I love my kids more than my own life and to think I would yell at them and harm them in some way…

Or my work! I care about teaching well and really showing people God’s love and to feel like I have said the wrong thing…

I want to provide a home for my husband and kids that is peaceful. I want people to come over and feel relaxed. And to think because it’s messy I’ve failed them…

Uhhh, it hurts!!

The other night, after a weekend that was particularly rough for no specific reason, I said back to that voice: “ENOUGH! I don’t think what you say is true. Maybe it is… No! It’s not true! Especially if I listen to my husband who the other night told me he thinks I’m ‘probably the best mom ever.'”

I prayed to God, asking, “What do I do? I thought I was over this years ago!”

Maybe you’ll think I’m crazy, but I don’t think these negative voices really come from me. I might entertain them, I might dwell on them, I might believe them, but there is something so sinister and personal about them that they do actually sound like external voices coming from someone who wants to tear me down. Someone like the devil. Think I’m crazy? Read these words:

Your enemy the devil prowls around like a roaring lion looking for someone to devour. Resist him… (1 Peter 5:8-9)

He’s looking to destroy.

Jesus said, “The thief…” (read: devil) “comes to steal and to kill and to destroy; I have come that they…” (Jesus’ sheep: us) “might have life and have it to the full.” (John 10:10)
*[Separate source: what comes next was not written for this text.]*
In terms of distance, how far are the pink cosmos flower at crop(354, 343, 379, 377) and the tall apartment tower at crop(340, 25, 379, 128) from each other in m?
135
Life to the full. Life Abundantly. The Life we long for.

How do we overcome the evil one?

Resist the devil, and he will flee from you. Come near to God and he will come near to you. (James 4:7-8)

Yesterday, taking this little advice fromMy Cross James, I got up early and read my Bible and prayed. So simple. And yet so so good.* I went to work feeling healthy and whole, because the Lord loves. He heals. He brings life and light to the dark places. And, when I listen, I hear His voice saying I am His.

For you (you too!) did not receive a spirit that makes you a slave again to fear, but you received the Spirit of [adoption]. And by him we cry, “Abba, Father.” The Spirit himself testifies with our spirit that we are God’s children. (Romans 8:15-16)

If God is for us, who can be against us? He who did not spare his own Son, but gave him up for us all – how will he not also, along with him, graciously give us all things? … Who shall separate us from the love of Christ? Shall trouble or hardship or persecution or famine or nakedness or danger or sword?… in all these things we are more than conquerors through him who loved us. For I am convinced that neither death nor life, neither angels nor demons, neither the present nor the future, nor any powers, neither height nor depth, nor anything else in all creation will be able to separate us from the love of God that is in Christ Jesus our Lord. (Romans 8:31-32, 35, 37-39)

 

*(Have I said “so” enough? I think it’s my favorite word.)